A security model that restricts system access based on the roles assigned to individual users within an organisation. In Signavow, RBAC enables administrators to define granular permissions — such as who can create campaigns, view audit trails, or manage billing — ensuring that users only access the functionality appropriate to their role. RBAC is essential for maintaining the principle of least privilege in enterprise deployments.
Security Assertion Markup Language — an XML-based open standard for exchanging authentication and authorisation data between an identity provider (IdP) and a service provider (SP). SAML enables enterprise SSO by allowing organisations to authenticate users through their existing identity infrastructure (such as Azure AD, Okta, or OneLogin) when accessing Signavow. This ensures compliance with corporate access policies and provides centralised audit logging.
A compliance framework developed by the American Institute of CPAs (AICPA) that evaluates an organisation's controls related to security, availability, processing integrity, confidentiality, and privacy. SOC 2 Type II certification demonstrates that Signavow's controls have been independently audited and found effective over a sustained period. Enterprise customers frequently require SOC 2 compliance as a prerequisite for vendor selection.
An authentication mechanism that allows users to access multiple applications, including Signavow, using a single set of corporate credentials. SSO eliminates the need for separate passwords, reduces credential fatigue, and enables centralised access management. Signavow supports SSO integration via SAML 2.0 and OpenID Connect protocols.
A cryptographic algorithm that produces a fixed-length digest (hash) from any input data, such that even a minimal change to the input produces a completely different output. Hash functions are fundamental to document integrity verification — Signavow computes a SHA-256 hash of every document at upload and embeds it in the audit trail. Any subsequent modification to the document will produce a different hash, immediately revealing tampering.

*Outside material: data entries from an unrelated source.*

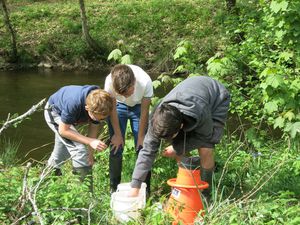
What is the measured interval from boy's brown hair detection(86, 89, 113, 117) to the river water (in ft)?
9.10

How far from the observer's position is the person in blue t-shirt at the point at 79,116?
135 inches

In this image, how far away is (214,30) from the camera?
1605 cm

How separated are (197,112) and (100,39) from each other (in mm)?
13399

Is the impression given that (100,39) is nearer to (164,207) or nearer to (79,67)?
(79,67)

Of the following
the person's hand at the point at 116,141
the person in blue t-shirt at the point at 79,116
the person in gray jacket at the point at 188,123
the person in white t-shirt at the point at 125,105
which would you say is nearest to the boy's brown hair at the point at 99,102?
the person in blue t-shirt at the point at 79,116

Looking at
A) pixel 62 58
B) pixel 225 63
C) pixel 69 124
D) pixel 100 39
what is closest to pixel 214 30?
pixel 100 39

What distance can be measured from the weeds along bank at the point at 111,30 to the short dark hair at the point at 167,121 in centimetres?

An architecture in which a single instance of the platform serves multiple independent customer organisations (tenants), with strict logical separation of data, configurations, and access controls. Multi-tenancy enables Signavow to offer enterprise-grade service at scale while ensuring that each organisation's documents, users, and audit trails remain completely isolated from other tenants.
A framework of cryptographic technologies, policies, and procedures that enables secure electronic communication and digital signature verification. PKI uses asymmetric key pairs — a private key held exclusively by the signer and a public key available for verification — to establish trust in digital transactions. Signavow's signature infrastructure leverages PKI to provide authentication, integrity, and non-repudiation for enterprise document workflows.
A cryptographic mechanism applied to a signed document that makes any post-signing modification detectable. Signavow applies a tamper-evident seal combining the document hash, signature data, timestamps, and audit trail into a verifiable package. If any component is altered, the seal verification fails, alerting all parties to potential tampering. This provides the evidential foundation enterprises need for dispute resolution.